• _Given data_

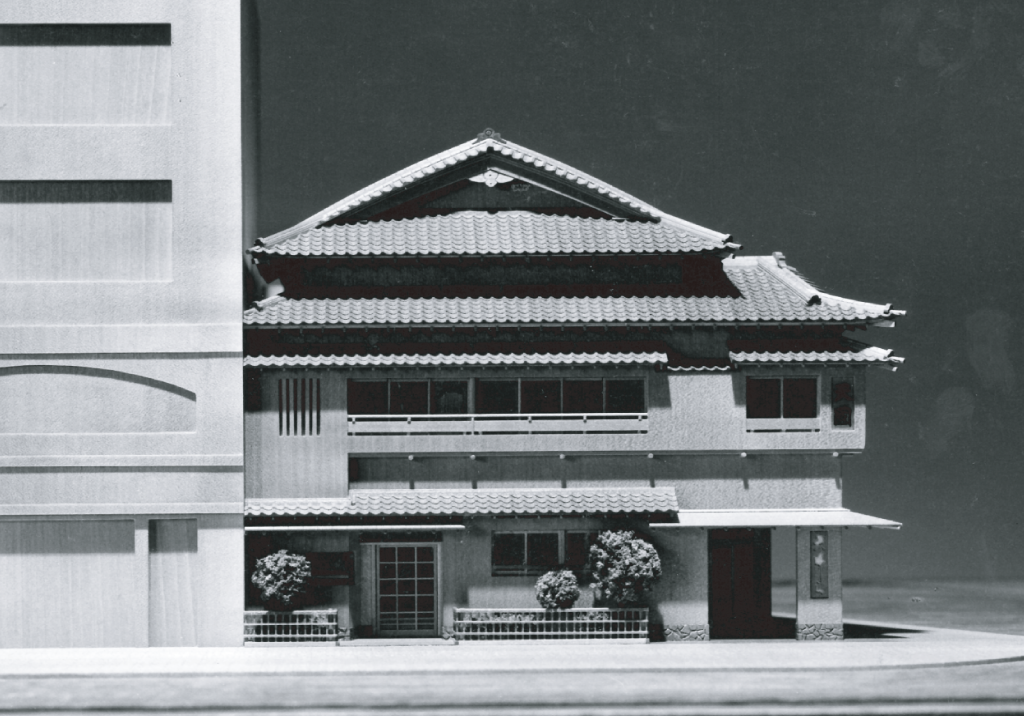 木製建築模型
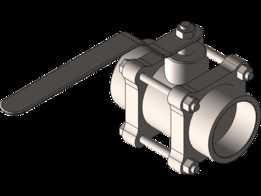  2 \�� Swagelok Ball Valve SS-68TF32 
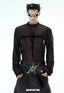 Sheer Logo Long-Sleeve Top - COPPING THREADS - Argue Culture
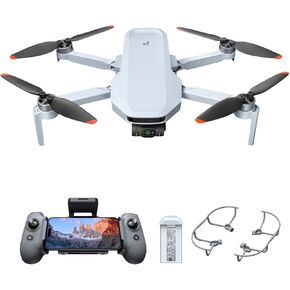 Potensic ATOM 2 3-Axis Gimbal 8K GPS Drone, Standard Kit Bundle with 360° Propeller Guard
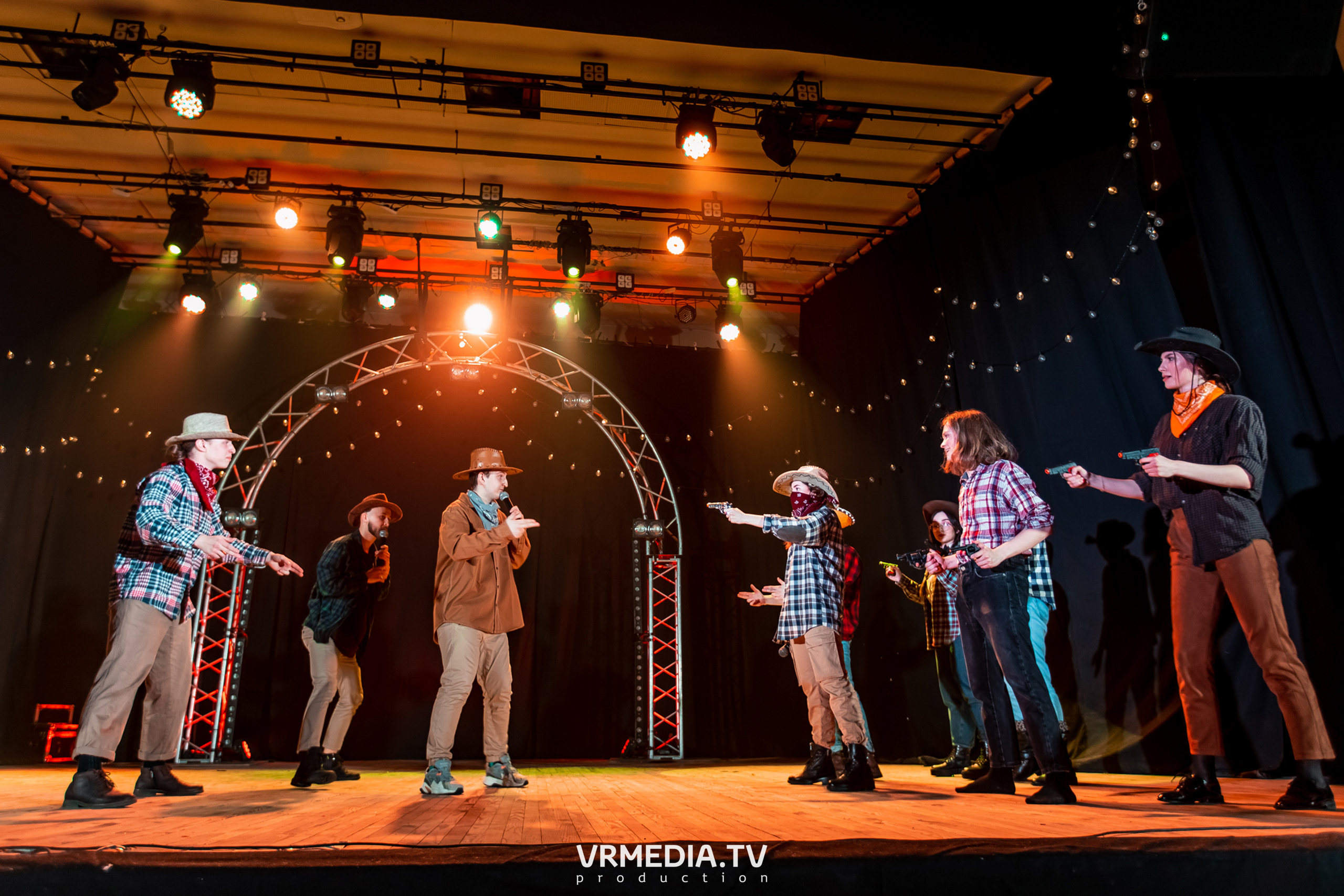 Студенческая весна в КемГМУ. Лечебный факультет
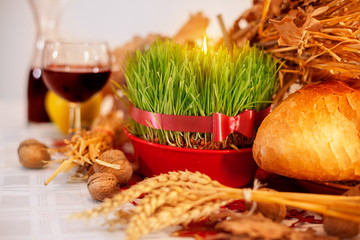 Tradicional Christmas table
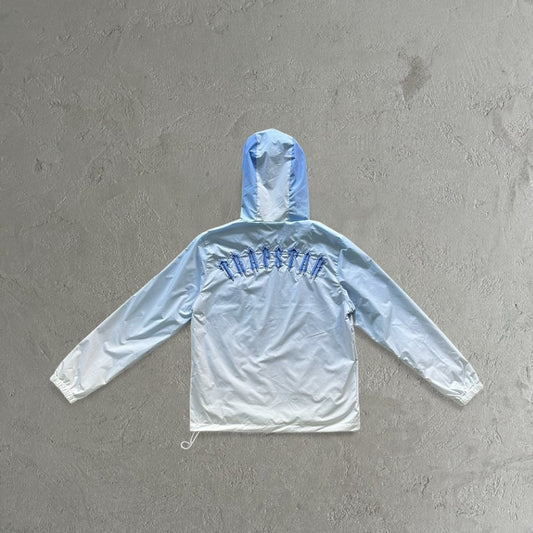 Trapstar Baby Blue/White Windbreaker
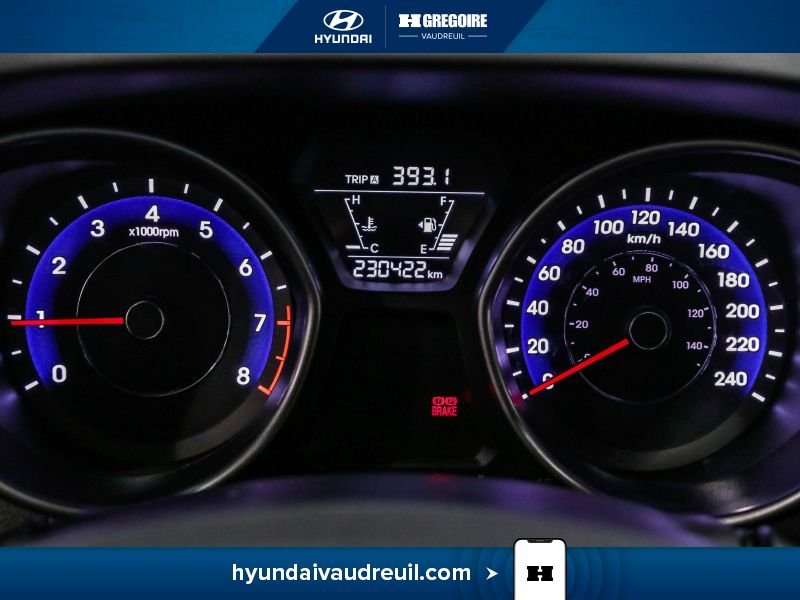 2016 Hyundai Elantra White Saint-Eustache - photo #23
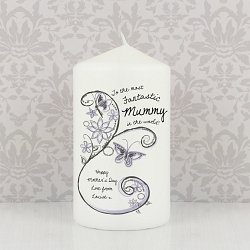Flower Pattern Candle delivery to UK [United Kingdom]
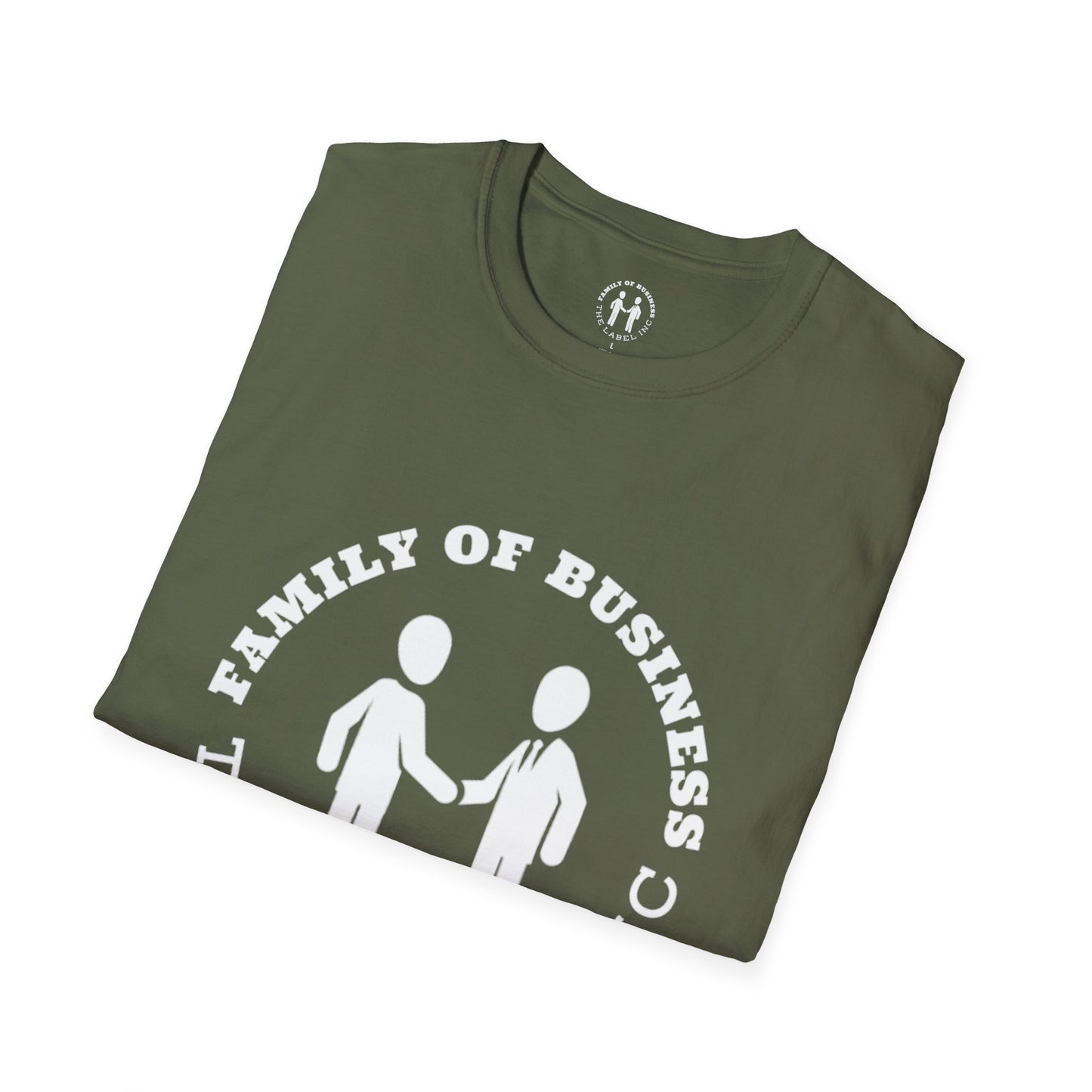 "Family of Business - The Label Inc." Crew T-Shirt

• _What is expected_
Reproduce exactly the lines that run from the line holding "Flower Pattern Candle" through the final line of the entries, and omit every picture.

• _Answer to the problem_
Flower Pattern Candle delivery to UK [United Kingdom]
 "Family of Business - The Label Inc." Crew T-Shirt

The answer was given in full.